Contact JoAnn and she will give you the name of an honest local mortgage company who can run a credit report.  They will go over the report with you.  This is a VERY important step even if the lender finds information that needs to be corrected.  This knowledge will allow you to correct problems so you will be ready to buy a home when the time comes.  Sometimes problems are easy to correct or it is not uncommon to catch mistakes made by someone else.

Credit scores, along with your overall income and debt, are big factors in determining whether you’ll qualify for a loan and what your loan terms will be. So, keep your credit score high by doing the following:

1. Check for and correct any errors in your credit report. Mistakes happen, and you could be paying for someone else’s poor financial management.

2. Pay down credit card bills. If possible, pay off the entire balance every month. Transferring credit card debt from one card to another could lower your score.

3. Don’t charge your credit cards to the maximum limit.

4. Wait 12 months after credit difficulties to apply for a mortgage. You’re penalized less for problems after a year.

5. Don’t order items for your new home on credit — such as appliances and furniture — until after the loan is approved. The amounts will add to your debt.
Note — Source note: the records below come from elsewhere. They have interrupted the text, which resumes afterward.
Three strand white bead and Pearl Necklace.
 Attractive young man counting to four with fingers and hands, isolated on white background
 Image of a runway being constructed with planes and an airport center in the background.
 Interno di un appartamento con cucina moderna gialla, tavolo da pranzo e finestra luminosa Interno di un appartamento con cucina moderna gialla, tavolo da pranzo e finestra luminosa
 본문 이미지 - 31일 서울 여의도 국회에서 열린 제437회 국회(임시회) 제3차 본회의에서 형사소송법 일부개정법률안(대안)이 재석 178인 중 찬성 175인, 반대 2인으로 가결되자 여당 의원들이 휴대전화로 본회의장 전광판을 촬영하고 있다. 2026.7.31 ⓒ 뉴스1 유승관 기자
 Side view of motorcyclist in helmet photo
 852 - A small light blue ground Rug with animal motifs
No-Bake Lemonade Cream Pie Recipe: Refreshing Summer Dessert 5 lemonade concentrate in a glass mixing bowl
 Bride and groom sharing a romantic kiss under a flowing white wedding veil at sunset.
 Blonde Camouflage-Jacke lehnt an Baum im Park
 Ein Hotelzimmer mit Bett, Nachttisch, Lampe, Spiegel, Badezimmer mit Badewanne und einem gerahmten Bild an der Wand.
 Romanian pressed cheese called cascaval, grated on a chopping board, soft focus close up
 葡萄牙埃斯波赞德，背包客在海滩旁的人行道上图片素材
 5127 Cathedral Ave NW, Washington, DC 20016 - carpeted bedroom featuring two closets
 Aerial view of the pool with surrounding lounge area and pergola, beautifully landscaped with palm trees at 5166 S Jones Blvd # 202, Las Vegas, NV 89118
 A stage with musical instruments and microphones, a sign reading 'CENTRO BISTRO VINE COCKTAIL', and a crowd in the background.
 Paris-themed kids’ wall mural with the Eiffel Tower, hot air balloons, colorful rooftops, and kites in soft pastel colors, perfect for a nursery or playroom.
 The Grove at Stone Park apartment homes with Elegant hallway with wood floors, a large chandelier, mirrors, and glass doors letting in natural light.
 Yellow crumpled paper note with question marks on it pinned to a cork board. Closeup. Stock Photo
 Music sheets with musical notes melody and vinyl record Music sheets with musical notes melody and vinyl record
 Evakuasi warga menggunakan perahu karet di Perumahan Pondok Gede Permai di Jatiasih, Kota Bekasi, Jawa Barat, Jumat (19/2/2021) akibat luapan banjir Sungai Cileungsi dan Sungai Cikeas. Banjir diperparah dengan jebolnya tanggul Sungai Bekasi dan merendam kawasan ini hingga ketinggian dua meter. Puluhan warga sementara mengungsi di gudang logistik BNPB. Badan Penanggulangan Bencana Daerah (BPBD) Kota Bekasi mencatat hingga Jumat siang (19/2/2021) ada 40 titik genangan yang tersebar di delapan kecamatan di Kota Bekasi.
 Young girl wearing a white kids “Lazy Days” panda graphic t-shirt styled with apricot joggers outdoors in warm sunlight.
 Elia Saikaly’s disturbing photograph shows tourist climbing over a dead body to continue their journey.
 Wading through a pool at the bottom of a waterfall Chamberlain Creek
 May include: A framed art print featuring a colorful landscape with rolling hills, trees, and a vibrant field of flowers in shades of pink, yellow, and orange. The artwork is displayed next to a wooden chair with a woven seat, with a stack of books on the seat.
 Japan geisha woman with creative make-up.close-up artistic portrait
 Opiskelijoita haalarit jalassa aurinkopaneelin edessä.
6. Don’t open new credit card accounts before applying for a mortgage. Too much available credit can lower your score.

7. Shop for mortgage rates selectively. Too many credit applications can lower your score, but multiple inquiries from the same type of lender are counted as one inquiry if submitted over a short period of time.

8. Avoid finance companies. Even if you pay the loan on time, the interest is commonly high and it will probably be considered a sign of poor credit management.